### [Exercise objective]
Print out the full listing below, word for word.

Material to process Start Marker

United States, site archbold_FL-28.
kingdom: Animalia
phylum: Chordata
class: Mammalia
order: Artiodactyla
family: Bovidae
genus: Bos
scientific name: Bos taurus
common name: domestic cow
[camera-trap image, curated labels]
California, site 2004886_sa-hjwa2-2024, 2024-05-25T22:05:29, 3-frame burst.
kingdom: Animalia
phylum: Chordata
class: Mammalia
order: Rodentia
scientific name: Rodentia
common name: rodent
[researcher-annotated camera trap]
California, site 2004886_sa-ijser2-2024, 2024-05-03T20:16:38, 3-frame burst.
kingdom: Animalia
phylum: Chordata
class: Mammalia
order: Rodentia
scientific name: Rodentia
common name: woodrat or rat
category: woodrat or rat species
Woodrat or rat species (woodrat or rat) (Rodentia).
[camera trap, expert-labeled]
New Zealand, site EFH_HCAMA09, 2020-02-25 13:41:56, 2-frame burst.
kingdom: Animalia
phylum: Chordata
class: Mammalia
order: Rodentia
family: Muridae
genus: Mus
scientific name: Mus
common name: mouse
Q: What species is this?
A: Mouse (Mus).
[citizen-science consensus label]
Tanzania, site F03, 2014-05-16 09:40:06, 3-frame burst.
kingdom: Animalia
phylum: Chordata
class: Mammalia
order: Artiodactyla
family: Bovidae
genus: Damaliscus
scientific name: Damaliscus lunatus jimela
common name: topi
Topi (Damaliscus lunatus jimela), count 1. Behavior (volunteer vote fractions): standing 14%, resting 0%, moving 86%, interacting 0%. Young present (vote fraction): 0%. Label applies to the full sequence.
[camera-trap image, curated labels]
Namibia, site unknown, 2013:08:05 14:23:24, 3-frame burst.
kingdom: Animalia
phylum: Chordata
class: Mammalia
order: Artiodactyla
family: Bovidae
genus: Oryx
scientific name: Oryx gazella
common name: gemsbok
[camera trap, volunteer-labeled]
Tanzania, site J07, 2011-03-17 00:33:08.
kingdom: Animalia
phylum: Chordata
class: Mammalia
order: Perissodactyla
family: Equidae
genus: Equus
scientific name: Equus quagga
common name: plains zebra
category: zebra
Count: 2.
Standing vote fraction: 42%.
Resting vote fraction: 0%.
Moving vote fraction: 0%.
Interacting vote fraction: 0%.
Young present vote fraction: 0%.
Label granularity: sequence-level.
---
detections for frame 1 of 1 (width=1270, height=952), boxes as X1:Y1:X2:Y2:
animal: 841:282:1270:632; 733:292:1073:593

Material to process End Marker

### [Written solution]
United States, site archbold_FL-28.
kingdom: Animalia
phylum: Chordata
class: Mammalia
order: Artiodactyla
family: Bovidae
genus: Bos
scientific name: Bos taurus
common name: domestic cow
[camera-trap image, curated labels]
California, site 2004886_sa-hjwa2-2024, 2024-05-25T22:05:29, 3-frame burst.
kingdom: Animalia
phylum: Chordata
class: Mammalia
order: Rodentia
scientific name: Rodentia
common name: rodent
[researcher-annotated camera trap]
California, site 2004886_sa-ijser2-2024, 2024-05-03T20:16:38, 3-frame burst.
kingdom: Animalia
phylum: Chordata
class: Mammalia
order: Rodentia
scientific name: Rodentia
common name: woodrat or rat
category: woodrat or rat species
Woodrat or rat species (woodrat or rat) (Rodentia).
[camera trap, expert-labeled]
New Zealand, site EFH_HCAMA09, 2020-02-25 13:41:56, 2-frame burst.
kingdom: Animalia
phylum: Chordata
class: Mammalia
order: Rodentia
family: Muridae
genus: Mus
scientific name: Mus
common name: mouse
Q: What species is this?
A: Mouse (Mus).
[citizen-science consensus label]
Tanzania, site F03, 2014-05-16 09:40:06, 3-frame burst.
kingdom: Animalia
phylum: Chordata
class: Mammalia
order: Artiodactyla
family: Bovidae
genus: Damaliscus
scientific name: Damaliscus lunatus jimela
common name: topi
Topi (Damaliscus lunatus jimela), count 1. Behavior (volunteer vote fractions): standing 14%, resting 0%, moving 86%, interacting 0%. Young present (vote fraction): 0%. Label applies to the full sequence.
[camera-trap image, curated labels]
Namibia, site unknown, 2013:08:05 14:23:24, 3-frame burst.
kingdom: Animalia
phylum: Chordata
class: Mammalia
order: Artiodactyla
family: Bovidae
genus: Oryx
scientific name: Oryx gazella
common name: gemsbok
[camera trap, volunteer-labeled]
Tanzania, site J07, 2011-03-17 00:33:08.
kingdom: Animalia
phylum: Chordata
class: Mammalia
order: Perissodactyla
family: Equidae
genus: Equus
scientific name: Equus quagga
common name: plains zebra
category: zebra
Count: 2.
Standing vote fraction: 42%.
Resting vote fraction: 0%.
Moving vote fraction: 0%.
Interacting vote fraction: 0%.
Young present vote fraction: 0%.
Label granularity: sequence-level.
---
detections for frame 1 of 1 (width=1270, height=952), boxes as X1:Y1:X2:Y2:
animal: 841:282:1270:632; 733:292:1073:593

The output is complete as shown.